El italiano no conocía en detalles la vida de las dos damas que vivían en Ustariz; únicamente sabía lo que había dicho ya, e indicó que el jefe de la Policía de Bayona podría dar una información más completa.
El jefe de la Policía de Bayona, el señor Fouquier, había llegado a la ciudad después de la Revolución de Julio y no estaba enterado de los hechos anteriores a la época de su cargo.
El señor Fouquier le dió a Miguel un buen consejo.
—Vea usted a Masson—le dijo—que ha sido el jefe anterior a mí. Masson le cobrará a usted la consulta, pero le dará datos.
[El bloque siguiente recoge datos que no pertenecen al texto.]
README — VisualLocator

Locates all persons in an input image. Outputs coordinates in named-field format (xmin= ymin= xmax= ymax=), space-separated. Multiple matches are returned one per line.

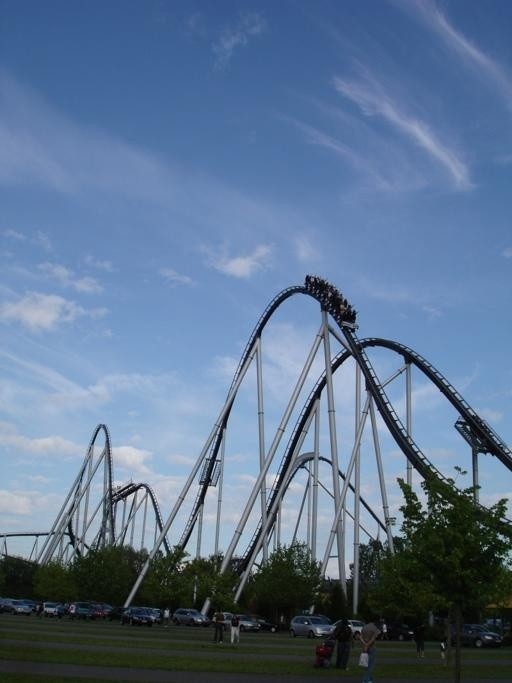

El señor Masson vivía en una casita de campo a orillas del Adour, cultivando su huerta y sus frutales. Miguel Aristy lo encontró con una blusa azul larga y un sombrero de paja, podando frutales. Miguel Aristy le explicó un caso fingido, le dijo que un amigo suyo estaba enamorado de una tal Simona que vivía en Ustariz con una señora llamada Carolina, y que él desconfiando de ellas había tomado informes y que los informes eran malos.
El señor Masson era un hombre de una cara reluciente y carnosa, de color cetrino, los ojos chiquitos y brillantes, el pelo rizado y la cara picada de viruelas. Había sido militar durante el Imperio y un explotador de su cargo de policía en tiempo de la Restauración.